§ Estratto del testo:
L’articolo 22, comma 15, del d.lgs. n. 75/2017 introduce, al di là di qualsiasi delega legislativa contenuta nella legge 124/2015 (e con norma, quindi, a forte sospetto di incostituzionalità), una particolare ipotesi di progressioni verticali, per un tempo delimitato: il triennio 2018-2020. Il nuovo istituto, sembra destinato a convivere con la previsione contenuta nell’articolo 52, comma 1-bis, del d.lgs 165/2001 (progressioni verticali disciplinate dalla riforma Brunetta).

Quindi: convivenza delle due discipline in tema di progressioni verticali.

  • La disciplina “Brunetta” regola “a regime” (cioè a tempo indeterminato): le progressioni “di carriera”, sostitutive delle progressioni verticali vecchio stile.
  • La particolare procedura, prevista dal d.lgs. n. 75/2017, varrà solo per un triennio.

Il decreto Madia, per gli anni 2018-2020, apre nuovi spazi alla progressione verticale, prevedendo presupposti e vincoli differenti rispetto alla normativa a regime, contenuta nell’articolo 52, comma 1-bis, del d.lgs. n. 165/2001. L’articolo 22, comma 15, del d.lgs. n. 75/2017, dispone quanto segue: “Per il triennio 2018-2020, le pubbliche amministrazioni, al fine di valorizzare le professionalità interne, possono attivare, nei limiti delle vigenti facoltà assunzionali, procedure selettive per la progressione tra le aree riservate al personale di ruolo, fermo restando il possesso dei titoli di studio richiesti per l’accesso dall’esterno. Il numero di posti per tali procedure selettive riservate non può superare il 20 per cento di quelli previsti nei piani dei fabbisogni come nuove assunzioni consentite per la relativa area o categoria. In ogni caso, l’attivazione di dette procedure selettive riservate determina, in relazione al numero di posti individuati, la corrispondente riduzione della percentuale di riserva di posti destinata al personale interno, utilizzabile da ogni amministrazione ai fini delle progressioni tra le aree di cui all’articolo 52 del decreto legislativo n. 165 del 2001. Tali procedure selettive prevedono prove volte ad accertare la capacità dei candidati di utilizzare e applicare nozioni teoriche per la soluzione di problemi specifici e casi concreti. La valutazione positiva conseguita dal dipendente per almeno tre anni, l’attività svolta e i risultati conseguiti, nonché l’eventuale superamento di precedenti procedure selettive, costituiscono titoli rilevanti ai fini dell’attribuzione dei posti riservati per l’accesso all’area superiore”.

§ Voci estratte:
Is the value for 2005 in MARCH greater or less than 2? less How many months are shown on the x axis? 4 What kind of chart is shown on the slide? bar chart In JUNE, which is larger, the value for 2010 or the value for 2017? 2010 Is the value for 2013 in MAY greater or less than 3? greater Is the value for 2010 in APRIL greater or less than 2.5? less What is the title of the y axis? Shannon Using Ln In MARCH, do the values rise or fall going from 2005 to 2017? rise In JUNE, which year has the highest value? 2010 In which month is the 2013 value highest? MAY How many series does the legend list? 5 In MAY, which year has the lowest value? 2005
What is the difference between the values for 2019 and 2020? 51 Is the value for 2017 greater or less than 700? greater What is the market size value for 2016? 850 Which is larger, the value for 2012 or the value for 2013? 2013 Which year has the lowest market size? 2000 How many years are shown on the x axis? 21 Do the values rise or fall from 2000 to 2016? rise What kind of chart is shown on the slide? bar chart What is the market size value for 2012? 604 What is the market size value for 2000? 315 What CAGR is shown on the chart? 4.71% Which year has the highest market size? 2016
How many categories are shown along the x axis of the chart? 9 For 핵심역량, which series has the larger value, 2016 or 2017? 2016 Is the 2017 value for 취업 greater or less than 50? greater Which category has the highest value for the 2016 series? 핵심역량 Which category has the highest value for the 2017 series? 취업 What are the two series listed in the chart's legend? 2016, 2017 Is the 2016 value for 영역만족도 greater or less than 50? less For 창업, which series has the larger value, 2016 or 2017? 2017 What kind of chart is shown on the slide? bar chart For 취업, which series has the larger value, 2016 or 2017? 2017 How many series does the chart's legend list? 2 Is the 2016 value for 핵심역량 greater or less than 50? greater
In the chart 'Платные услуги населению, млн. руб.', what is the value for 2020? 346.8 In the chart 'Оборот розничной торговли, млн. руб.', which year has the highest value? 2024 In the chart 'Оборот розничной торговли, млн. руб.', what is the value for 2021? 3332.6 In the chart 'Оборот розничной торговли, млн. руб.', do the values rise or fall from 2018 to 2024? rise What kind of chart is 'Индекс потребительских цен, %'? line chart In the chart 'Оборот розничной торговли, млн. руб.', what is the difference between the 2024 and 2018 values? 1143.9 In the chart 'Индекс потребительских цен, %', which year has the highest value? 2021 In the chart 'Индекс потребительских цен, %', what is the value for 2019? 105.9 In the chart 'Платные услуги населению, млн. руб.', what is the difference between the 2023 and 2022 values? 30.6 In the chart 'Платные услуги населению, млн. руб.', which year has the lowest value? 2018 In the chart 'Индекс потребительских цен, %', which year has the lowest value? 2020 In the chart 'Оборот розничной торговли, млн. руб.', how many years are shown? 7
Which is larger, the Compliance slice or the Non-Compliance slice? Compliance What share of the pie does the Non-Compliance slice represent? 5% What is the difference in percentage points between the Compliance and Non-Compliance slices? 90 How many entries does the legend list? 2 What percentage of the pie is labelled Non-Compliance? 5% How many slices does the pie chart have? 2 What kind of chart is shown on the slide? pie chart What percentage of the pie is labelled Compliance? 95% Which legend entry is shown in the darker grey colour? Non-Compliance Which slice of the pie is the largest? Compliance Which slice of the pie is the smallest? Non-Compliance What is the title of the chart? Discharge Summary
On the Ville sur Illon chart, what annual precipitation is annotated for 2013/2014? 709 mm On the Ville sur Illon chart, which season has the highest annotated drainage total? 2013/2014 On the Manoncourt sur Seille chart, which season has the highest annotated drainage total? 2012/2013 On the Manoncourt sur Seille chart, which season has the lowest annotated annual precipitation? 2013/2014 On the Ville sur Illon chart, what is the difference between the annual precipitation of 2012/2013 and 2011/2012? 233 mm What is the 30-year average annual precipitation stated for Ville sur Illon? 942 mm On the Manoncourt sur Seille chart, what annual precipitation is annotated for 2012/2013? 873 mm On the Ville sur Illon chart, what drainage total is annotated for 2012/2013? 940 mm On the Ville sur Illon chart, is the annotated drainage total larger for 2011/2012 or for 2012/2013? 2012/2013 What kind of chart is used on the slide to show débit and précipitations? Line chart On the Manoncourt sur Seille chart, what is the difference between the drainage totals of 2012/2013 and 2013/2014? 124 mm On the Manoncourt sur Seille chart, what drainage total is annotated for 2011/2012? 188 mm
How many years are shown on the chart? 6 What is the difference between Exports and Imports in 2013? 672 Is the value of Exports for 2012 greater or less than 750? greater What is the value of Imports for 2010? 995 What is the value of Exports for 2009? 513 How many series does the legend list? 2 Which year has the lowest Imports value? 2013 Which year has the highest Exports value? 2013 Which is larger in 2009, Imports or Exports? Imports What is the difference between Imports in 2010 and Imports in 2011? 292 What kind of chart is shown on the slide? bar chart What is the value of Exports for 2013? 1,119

§ Esercizi da svolgere:
1. Nel testo sulle progressioni verticali, per quale periodo vale la procedura prevista dall'articolo 22, comma 15, del d.lgs. n. 75/2017?
2. Traduci in inglese questa frase del testo sulle progressioni verticali: "Tali procedure selettive prevedono prove volte ad accertare la capacità dei candidati di utilizzare e applicare nozioni teoriche per la soluzione di problemi specifici e casi concreti."
3. Prosegui il testo sulle progressioni verticali dal punto in cui termina.
Le voci costituiscono materiale a sé, distinto dal testo.

§ Soluzioni:
1. Per il triennio 2018-2020.

2. These selection procedures include tests aimed at assessing the candidates' ability to use and apply theoretical knowledge to solve specific problems and concrete cases.

3.
Gli elementi contenuti nella norma sopra riportata sono molteplici. Precisamente:

  1. Facoltà. Intanto, si tratta di una facoltà e non di un obbligo. Le amministrazioni, dunque, non sono tenute ad attivare queste particolari progressioni verticali.
  2. Intervallo temporale di vigenza: Le procedure selettive, correlate alla progressione, sono limitate al solo triennio 2018-2020. Insorge il dubbio se, nell’ambito del predetto periodo temporale, la singola procedura deve essere meramente attivata, oppure deve essere conclusa. La lettera della disposizione normativa fa propendere per la prima interpretazione, in quanto usa il termine “attivare” in relazione all’intervallo temporale.
  3. Onere motivazionale: L’attivazione delle progressioni verticali, in quanto strumento derogatorio ed eccezionale di passaggio tra aree o categorie rispetto al pubblico concorso, dovrà risultare adeguatamente motivata dalla necessità o dall’opportunità di dare valore, sviluppare e perfezionare professionalità, che già sussistono nell’ambito dell’assetto dotazionale dell’ente. Si teme il florilegio di pure stilemi, privi alcuna valenza giustificativa!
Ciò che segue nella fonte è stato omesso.